PDF(Pubmed)
Abstract:
Fabry disease is a rare X-linked inherited lysosomal storage disorder caused by the absence or reduction of alfa-galactosidase A activity in lysosomes, resulting in accumulation of glycosphingolipids in various tissues. The main organ affected is the heart, which frequently manifests as left ventricular hypertrophy and can ultimately lead to cardiac fibrosis, heart failure, valve disease, cardiac conduction abnormalities and sudden cardiac death. Today we know that myocyte damage starts before these signs and symptoms are detectable on routine studies, during the designated pre-clinical phase of Fabry disease.
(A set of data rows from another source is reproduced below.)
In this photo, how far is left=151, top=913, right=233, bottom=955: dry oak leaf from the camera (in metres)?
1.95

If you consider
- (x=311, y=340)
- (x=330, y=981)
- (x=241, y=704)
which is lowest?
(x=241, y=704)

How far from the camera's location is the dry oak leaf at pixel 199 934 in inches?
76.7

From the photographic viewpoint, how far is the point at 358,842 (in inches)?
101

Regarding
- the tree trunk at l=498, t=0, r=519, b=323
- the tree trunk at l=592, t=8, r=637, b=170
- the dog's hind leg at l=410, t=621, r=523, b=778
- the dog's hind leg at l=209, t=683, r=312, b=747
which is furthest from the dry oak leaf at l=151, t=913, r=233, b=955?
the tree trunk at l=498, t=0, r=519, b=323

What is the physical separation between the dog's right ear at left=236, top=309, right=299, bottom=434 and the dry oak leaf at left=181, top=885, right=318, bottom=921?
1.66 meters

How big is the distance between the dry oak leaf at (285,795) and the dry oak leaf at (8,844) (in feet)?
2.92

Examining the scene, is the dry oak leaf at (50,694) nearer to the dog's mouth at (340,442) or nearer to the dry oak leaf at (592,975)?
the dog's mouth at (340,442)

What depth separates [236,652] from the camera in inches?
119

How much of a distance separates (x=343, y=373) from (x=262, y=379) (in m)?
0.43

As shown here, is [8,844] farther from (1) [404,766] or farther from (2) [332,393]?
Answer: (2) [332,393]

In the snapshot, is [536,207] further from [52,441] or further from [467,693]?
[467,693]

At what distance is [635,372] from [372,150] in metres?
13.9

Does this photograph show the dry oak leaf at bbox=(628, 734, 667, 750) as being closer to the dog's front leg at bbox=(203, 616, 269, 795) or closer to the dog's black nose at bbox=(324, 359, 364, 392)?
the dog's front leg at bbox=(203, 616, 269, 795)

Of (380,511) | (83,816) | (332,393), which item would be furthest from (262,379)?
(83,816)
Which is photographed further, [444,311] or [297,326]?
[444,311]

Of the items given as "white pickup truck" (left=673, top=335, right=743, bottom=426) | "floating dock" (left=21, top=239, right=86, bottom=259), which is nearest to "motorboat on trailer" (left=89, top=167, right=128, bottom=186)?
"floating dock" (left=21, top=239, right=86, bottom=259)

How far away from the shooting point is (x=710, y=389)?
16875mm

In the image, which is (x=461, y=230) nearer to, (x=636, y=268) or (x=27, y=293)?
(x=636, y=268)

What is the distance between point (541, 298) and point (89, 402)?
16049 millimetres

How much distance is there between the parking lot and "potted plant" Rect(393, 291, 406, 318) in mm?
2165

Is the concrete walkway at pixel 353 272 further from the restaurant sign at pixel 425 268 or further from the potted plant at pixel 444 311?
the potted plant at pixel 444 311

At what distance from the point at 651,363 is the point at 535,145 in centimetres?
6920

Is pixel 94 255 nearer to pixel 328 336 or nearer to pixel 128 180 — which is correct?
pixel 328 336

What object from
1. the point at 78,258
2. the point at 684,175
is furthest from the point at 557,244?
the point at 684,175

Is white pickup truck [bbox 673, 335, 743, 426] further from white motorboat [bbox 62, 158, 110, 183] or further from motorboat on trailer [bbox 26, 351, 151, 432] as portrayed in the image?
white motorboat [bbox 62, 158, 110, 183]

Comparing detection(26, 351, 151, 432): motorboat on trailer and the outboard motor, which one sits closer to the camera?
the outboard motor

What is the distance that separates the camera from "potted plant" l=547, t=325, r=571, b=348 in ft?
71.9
The initiation of specific therapy for Fabry disease during the early stages of the disease has a great impact on the prognosis of these patients avoiding progression to irreversible fibrosis and preventing cardiovascular complications. Cardiac imaging has become an essential tool in the management of Fabry disease as it can help physicians suspect the disorder, diagnose patients in the early stages and improve outcomes. The recent development of novel imaging techniques makes necessary an update on the subject. This review discusses the role of multimodal imaging in the diagnosis, staging, patient selection for treatment and prognosis of Fabry disease and discusses recent advances in imaging techniques that provide new insights into the pathogenesis of the disorder and the possibility of novel treatment targets.
摘要:
法布里病是一种罕见的X连锁遗传性溶酶体贮积症,由溶酶体中α-半乳糖苷酶A活性缺失或降低引起,导致鞘糖脂在各种组织中的积累。受影响的主要器官是心脏,通常表现为左心室肥厚,并最终导致心脏纤维化,心力衰竭,瓣膜疾病,心脏传导异常和心源性猝死。今天我们知道,在常规研究中可以检测到这些体征和症状之前,心肌细胞就开始受损了,在法布里病的指定临床前阶段。在疾病的早期阶段开始针对Fabry病的特异性治疗对这些患者的预后有很大影响,避免进展为不可逆的纤维化并预防心血管并发症。心脏成像已成为法布里病治疗的重要工具,因为它可以帮助医生怀疑这种疾病,早期诊断患者并改善预后。新成像技术的最新发展使得有必要对该主题进行更新。这篇综述讨论了多模态成像在诊断中的作用,分期,Fabry病的治疗和预后的患者选择,并讨论了成像技术的最新进展,这些技术为该病的发病机理和新治疗靶标的可能性提供了新的见解。